2.21.20 – Daily Dose of Worship. Philippians 4:4-5. Rejoice.

PRAYER: Please pray for our friends at Teen Challenge Vermont tonight.

DEVOTION: “Rejoice in the Lord always. I will say it again; Rejoice! Let your gentleness be evident to all. The Lord is near” – Philippians 4: 4-5

Pretty amazing night tonight in Burlington, VT. We had some guys rededicate their lives to Jesus, tears were falling and lives were being changed tonight. God moved in many lives. So amazing to be a part of it.

Rejoice. Let these words permeate your being. Be joyful. Be gentle. Let the hope and love of God fill your heart. Let your joyfulness be known. Let it be evident in all you do.

Sometimes it’s just good to say the word. It makes you smile.

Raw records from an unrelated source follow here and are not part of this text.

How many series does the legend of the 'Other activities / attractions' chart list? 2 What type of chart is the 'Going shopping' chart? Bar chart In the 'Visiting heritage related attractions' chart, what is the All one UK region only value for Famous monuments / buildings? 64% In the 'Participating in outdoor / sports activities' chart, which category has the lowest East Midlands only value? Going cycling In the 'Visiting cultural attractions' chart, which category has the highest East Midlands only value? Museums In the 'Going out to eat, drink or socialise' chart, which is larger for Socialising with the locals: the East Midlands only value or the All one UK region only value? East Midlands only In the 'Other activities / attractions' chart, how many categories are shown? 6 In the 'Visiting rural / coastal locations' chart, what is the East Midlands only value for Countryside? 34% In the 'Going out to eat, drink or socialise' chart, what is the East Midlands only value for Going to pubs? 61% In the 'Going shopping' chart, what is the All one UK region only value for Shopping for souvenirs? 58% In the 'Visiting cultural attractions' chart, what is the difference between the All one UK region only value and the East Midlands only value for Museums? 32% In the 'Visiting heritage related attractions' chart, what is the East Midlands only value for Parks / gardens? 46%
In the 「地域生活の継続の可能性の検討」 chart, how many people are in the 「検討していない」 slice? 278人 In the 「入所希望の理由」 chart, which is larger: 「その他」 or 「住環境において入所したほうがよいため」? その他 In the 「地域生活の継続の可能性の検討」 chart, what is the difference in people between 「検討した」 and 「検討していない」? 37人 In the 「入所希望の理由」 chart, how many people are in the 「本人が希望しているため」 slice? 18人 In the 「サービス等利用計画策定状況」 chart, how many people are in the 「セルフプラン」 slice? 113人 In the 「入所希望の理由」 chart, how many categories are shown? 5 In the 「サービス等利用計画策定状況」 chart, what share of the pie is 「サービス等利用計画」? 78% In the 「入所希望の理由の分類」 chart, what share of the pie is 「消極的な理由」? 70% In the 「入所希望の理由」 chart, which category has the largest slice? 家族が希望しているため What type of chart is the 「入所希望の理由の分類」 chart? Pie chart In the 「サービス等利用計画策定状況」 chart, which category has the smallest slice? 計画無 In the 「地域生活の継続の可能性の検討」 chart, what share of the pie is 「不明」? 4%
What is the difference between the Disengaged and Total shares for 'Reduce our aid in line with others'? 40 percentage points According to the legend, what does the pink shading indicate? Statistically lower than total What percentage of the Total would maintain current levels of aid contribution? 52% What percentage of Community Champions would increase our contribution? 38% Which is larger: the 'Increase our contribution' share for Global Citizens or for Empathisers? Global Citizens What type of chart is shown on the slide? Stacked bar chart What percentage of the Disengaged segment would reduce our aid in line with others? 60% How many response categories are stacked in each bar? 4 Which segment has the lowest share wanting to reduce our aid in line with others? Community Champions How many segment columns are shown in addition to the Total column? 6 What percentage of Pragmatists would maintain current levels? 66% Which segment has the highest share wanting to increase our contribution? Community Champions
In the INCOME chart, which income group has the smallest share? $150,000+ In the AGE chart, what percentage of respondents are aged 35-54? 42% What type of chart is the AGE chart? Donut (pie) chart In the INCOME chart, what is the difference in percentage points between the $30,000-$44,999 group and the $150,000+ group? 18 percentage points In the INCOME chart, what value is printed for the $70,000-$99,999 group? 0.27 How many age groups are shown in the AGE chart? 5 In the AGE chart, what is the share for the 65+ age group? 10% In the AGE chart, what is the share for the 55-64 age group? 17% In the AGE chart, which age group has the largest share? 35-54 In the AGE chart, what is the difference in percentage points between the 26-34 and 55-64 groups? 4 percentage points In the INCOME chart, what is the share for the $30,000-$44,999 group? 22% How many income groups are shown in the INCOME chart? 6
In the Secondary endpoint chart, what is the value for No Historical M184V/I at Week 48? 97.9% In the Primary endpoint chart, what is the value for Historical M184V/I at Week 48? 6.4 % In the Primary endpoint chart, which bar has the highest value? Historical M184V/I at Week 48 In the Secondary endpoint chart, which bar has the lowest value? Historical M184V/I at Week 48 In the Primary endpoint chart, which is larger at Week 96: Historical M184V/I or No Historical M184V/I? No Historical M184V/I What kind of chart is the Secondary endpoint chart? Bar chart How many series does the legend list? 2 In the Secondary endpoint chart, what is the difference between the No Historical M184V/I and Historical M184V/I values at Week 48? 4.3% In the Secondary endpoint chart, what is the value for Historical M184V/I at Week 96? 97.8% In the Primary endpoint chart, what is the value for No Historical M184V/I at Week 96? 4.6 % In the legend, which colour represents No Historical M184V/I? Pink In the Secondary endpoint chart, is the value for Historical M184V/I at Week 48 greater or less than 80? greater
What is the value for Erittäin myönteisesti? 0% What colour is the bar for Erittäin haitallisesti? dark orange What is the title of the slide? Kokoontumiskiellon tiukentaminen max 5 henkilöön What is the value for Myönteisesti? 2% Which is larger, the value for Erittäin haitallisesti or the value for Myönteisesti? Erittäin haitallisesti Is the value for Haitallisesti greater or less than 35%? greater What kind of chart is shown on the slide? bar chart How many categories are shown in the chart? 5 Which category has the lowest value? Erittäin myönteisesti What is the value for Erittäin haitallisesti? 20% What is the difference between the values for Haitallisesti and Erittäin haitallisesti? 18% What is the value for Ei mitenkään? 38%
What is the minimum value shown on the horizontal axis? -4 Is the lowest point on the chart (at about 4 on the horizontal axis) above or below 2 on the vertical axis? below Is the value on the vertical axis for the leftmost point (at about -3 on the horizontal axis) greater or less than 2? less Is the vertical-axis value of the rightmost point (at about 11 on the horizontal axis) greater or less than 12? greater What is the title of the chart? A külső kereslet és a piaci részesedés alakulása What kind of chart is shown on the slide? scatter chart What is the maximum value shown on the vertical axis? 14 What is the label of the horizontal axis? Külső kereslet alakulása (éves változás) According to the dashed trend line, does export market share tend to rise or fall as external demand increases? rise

Rejoice. Again I say….rejoice.

1 Comment

  1. Suzanne on February 22, 2020 at 9:00 pm

    To rejoice is not always easy…sometimes I don’t feel it. I have chosen to work on obedience so that overrides my feelings. I have learned the rejoicing in the Lord combined with worship lleads to a place of confident peace. I need a full hip replacement; I was denied it because my history of MS and UTI’s, told to accept my fate. I met a new neurologist who gave me some hope; she had colleagues at a NYC Hospital that I wanted to go to. However, she too, was insisting that there first be a treatment for MS.
    I was waiting for direction. One morning I was reading Habakkuk, I followed the referenced scriptures to end up in Hebrews at 12:12-13…12 So then, strengthen hands that are weak and knees that tremble. 13 Cut through and make smooth, straight paths for your feet [that are safe and go in the right direction], so that the leg which is lame may not be put out of joint, but rather may be healed….That still small voice and just dropped into me like a thunderous roar.
    God holds my future, if I want it I have to take it by giving it away…all of it…once and for all. I had been saying no to MRI’s for years. This time I said yes fully expecting God’s glory to be seen. I asked a couple of my people to pray with me “no new lesions and old ones healed” I prayed it, I had agreement then I moved on. I rejoiced about the situation. If fear and doubt tried to keep in I got louder. It was taking awhile to get the authorizations. I stayed with the confident trust that God was in control. I didn’t pray for quicker outcomes, I rejoiced that He was on the move. In January I went for the MRI’s.
    The pain has become almost intolerable affecting every aspect of my day. My husband says call the hospital yourself, try to get in. I called, we had our appointment on Valentine’s Day. THis Dr asked if I was having MS related trouble..I said no… he moved on. I had made it through the drive, the X-rays, the waiting, and the exam by rejoicing in the Lord as I overcame through Christ every hurdle. I was composed. The grace of God was on me. The Dr said,”I have a surgeon for you, we are not afraid of challenges here”.
    I fully expected to break down on the car ride home, years and years of frustration, disappointment, pain but not one tear….I only rejoiced. The appointment with the surgeon is within the next two weeks. I expect it to all go well, God is in control. I wake up every morning saying “this is the day YOU made, I am rejoicing in it”.
    Yesterday I got the MRI results. The neurologists said “no new lesions and the old ones are not active”. Rejoice…again I am rejoicing.